When given the choice of seven activities all three of the children, aged two years old, went straight for the sandpit to draw letters in the sand with thick and long sticks. The children doing the activity love to draw by making shapes and different movements with a variety of implements, for example paint, colouring pencils or chalk, which is similar to writing in the sand in many different ways. This means spelling out the letters in the sand can be used as a way of stimulating interest in writing. Whilst spelling letters in the sand pit the children were developing in many different ways. In terms of personal, social and emotional development the children were all confident to try a new activity, initiated ideas about the sand and made links to the beach and all spoke happily in the small group. Whilst I was instructing the children as to what we would be doing they sat quietly, maintained concentration and attention.
They then took off their shoes and socks independently, demonstrating they can manage their own personal hygiene by undressing. One child in particular was very keep to be shown how to draw the letters and showed a real interest to learn. It also enabled me to continue building a good relationship with the children. In terms of physical development it gave the children to use a range of small and large equipment, mainly a variety of sized sticks. The children were handling the sticks and other objects safely and with increased control. In terms of communication, language and speech development the children used language to imagine and recreate experiences, ideas and feelings they had that related to sand. They were not very good at taking it turns in conversation, which made it challenging to have group conversations. By doing this sort of activity enabled the children to extend their vocabulary, exploring the meanings and sounds of new words as a group.
In terms of literacy development this activity gave the children the opportunity to use familiar and common words whilst developing their writing skills by drawing out the different letters. With one child I was supporting them whilst writing their own name. By the end of the activity they were all using a pencil and holding it effectively to form recognisable letters.
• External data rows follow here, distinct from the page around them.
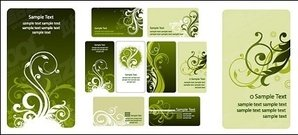 fashion,card,template,pattern,vector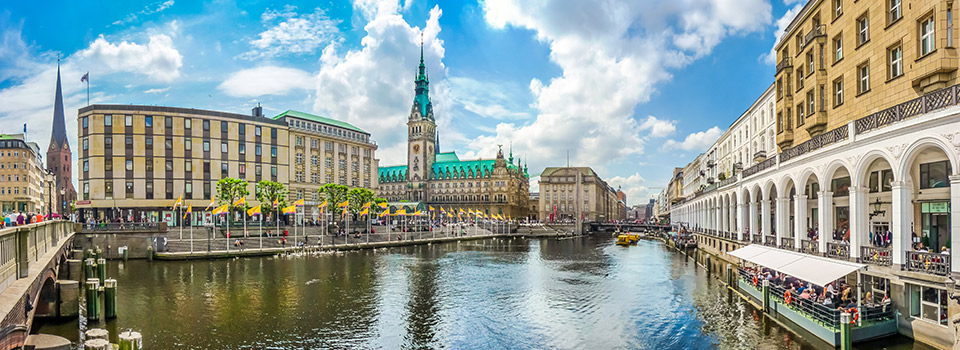 Flights from Boston to Hamburg  from USD 427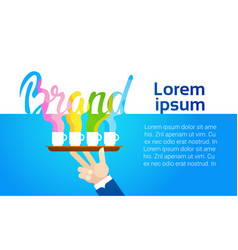 Branding business company advertisement hand hold vector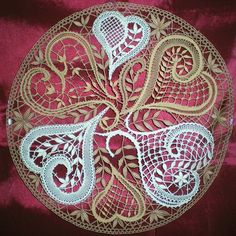 May 2020 - Travaux de dentelles. See more ideas about Bobbin lace, Bobbin lace patterns and Lacemaking. Doily Art, Lace Art, Lace Centerpieces, Bobbin Lacemaking, Bobbin Lace Patterns, Point Lace, Lace Jewelry, Needle Lace, Lace Making
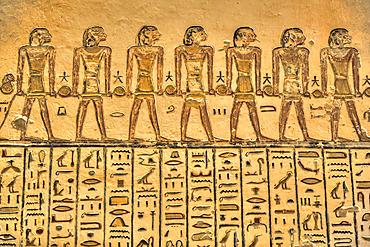 Reliefs, Hieroglyphics, Tomb of Ramses V & VI, KV9, Valley of the Kings, UNESCO World Heritage Site; Luxor, Egypt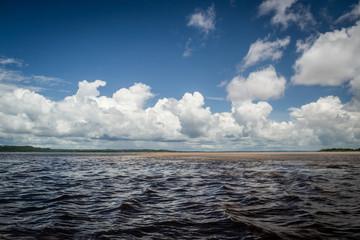 Cities of Brazil - Manaus, Amazonas - Encontro das Águas dos rios Negro e Solimoes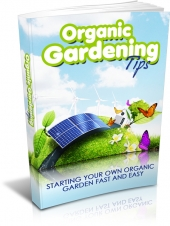Organic Gardening Tips eBook with private label rights
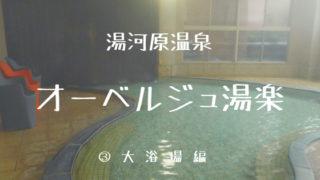 オーベルジュ湯楽:大浴場編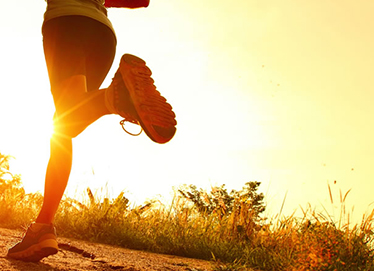 夜跑减肥的正确方法有哪些?冬天夜跑应该怎么跑才能减肥?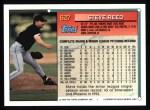 1994 Topps #627  Steve Reed  Back Thumbnail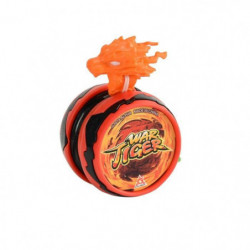 BLAZING TEAM Yo-yo Guerrier des Créatures Niveau 1 - War Tig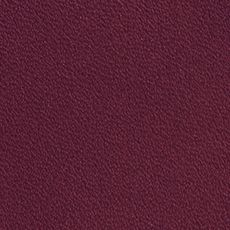 Handbags & Accessories: Coach Handbags & Wallets: Sv/Burgundy COACH Madison Skinny Wallet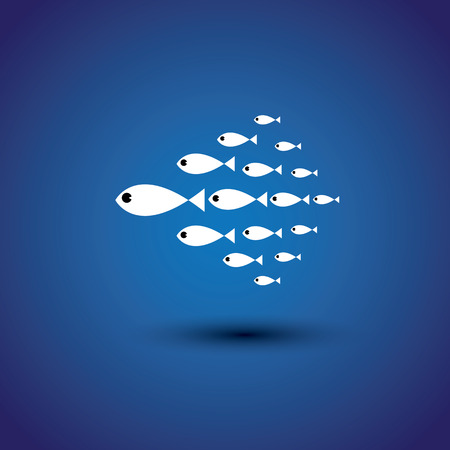 school of fish: colorful school of fishes - leader & leadership vector graphic.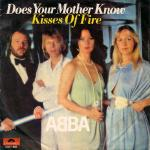 Original Cover Artwork of Abba Does Your Mother Know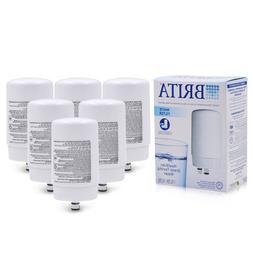 1-20PCS Brita On Tap FR-200 FF-100 Faucet Water Filter Repla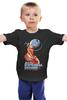 """Детская футболка классическая унисекс """"Звездные Войны (Star Wars)"""" - star wars, звёздные войны"""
In terms of numeracy, the children were drawing a variety of shapes in the sand which allowed me to use new words with them to further develop their vocabulary. I also used everyday words to help reinforce their existing vocabulary in a new context. In terms of arts and design development the children got to explore a different texture and produced a variety of shapes where there was space in the sand. They also responded in a variety of ways to what they saw, heard and felt. In terms of understanding of the world the children used their senses to investigate objects and materials by used.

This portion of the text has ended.